Overview
Llama-3.1-Swallow-8B-Instruct-v0.2 Overview
This model is an 8 billion parameter instruction-tuned variant from the Llama 3.1 Swallow series, developed by tokyotech-llm. It is built by continually pre-training the original Meta Llama 3.1 models, specifically enhancing Japanese language proficiency while preserving English capabilities. The pre-training involved approximately 200 billion tokens from a large Japanese web corpus (Swallow Corpus Version 2), Japanese and English Wikipedia, and mathematical/coding content.

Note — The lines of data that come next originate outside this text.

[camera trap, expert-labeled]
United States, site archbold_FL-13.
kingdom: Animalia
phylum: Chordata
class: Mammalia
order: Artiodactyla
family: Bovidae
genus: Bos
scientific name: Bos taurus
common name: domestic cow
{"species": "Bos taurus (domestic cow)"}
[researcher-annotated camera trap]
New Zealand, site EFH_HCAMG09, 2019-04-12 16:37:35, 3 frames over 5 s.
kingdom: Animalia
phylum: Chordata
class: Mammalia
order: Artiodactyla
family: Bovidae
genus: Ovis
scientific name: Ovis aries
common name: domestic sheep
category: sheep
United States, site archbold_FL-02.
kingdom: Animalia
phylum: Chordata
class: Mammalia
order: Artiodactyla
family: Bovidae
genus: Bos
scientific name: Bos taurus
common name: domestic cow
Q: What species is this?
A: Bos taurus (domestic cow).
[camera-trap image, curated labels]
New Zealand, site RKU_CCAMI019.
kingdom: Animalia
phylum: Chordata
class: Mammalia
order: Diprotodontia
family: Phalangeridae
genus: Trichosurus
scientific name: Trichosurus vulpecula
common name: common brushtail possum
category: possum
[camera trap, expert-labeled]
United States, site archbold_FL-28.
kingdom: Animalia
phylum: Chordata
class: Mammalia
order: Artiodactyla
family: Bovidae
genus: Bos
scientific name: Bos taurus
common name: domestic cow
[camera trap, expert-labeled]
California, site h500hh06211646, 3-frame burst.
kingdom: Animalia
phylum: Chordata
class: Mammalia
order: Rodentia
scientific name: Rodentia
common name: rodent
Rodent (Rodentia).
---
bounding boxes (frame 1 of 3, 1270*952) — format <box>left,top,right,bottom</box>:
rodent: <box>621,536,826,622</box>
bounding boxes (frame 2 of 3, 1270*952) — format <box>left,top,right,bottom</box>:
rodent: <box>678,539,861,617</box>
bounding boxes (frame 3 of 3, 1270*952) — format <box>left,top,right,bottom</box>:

Key Capabilities & Features
- Enhanced Japanese Performance: Achieves a Japanese average score of 0.5141 across various benchmarks, outperforming other Llama 3 and Qwen2 models in its size class.
- Strong English Performance: Maintains competitive English task performance with an average score of 0.5823.
- Instruction-Tuned: Fine-tuned using synthetic Japanese and English datasets, including
Llama-3.1-LMSYS-Chat-1M-Synth-Ja,Swallow-Magpie-Ultra-v0.1, andfiltered-magpie-ultra-en. - Multi-turn Dialogue: Demonstrates solid performance on the MT-Bench JA, scoring 0.5584.
Good For
- Applications requiring robust performance in both Japanese and English.
- Tasks involving question answering, summarization, and code generation in Japanese contexts.
- Multi-turn conversational AI systems targeting Japanese users.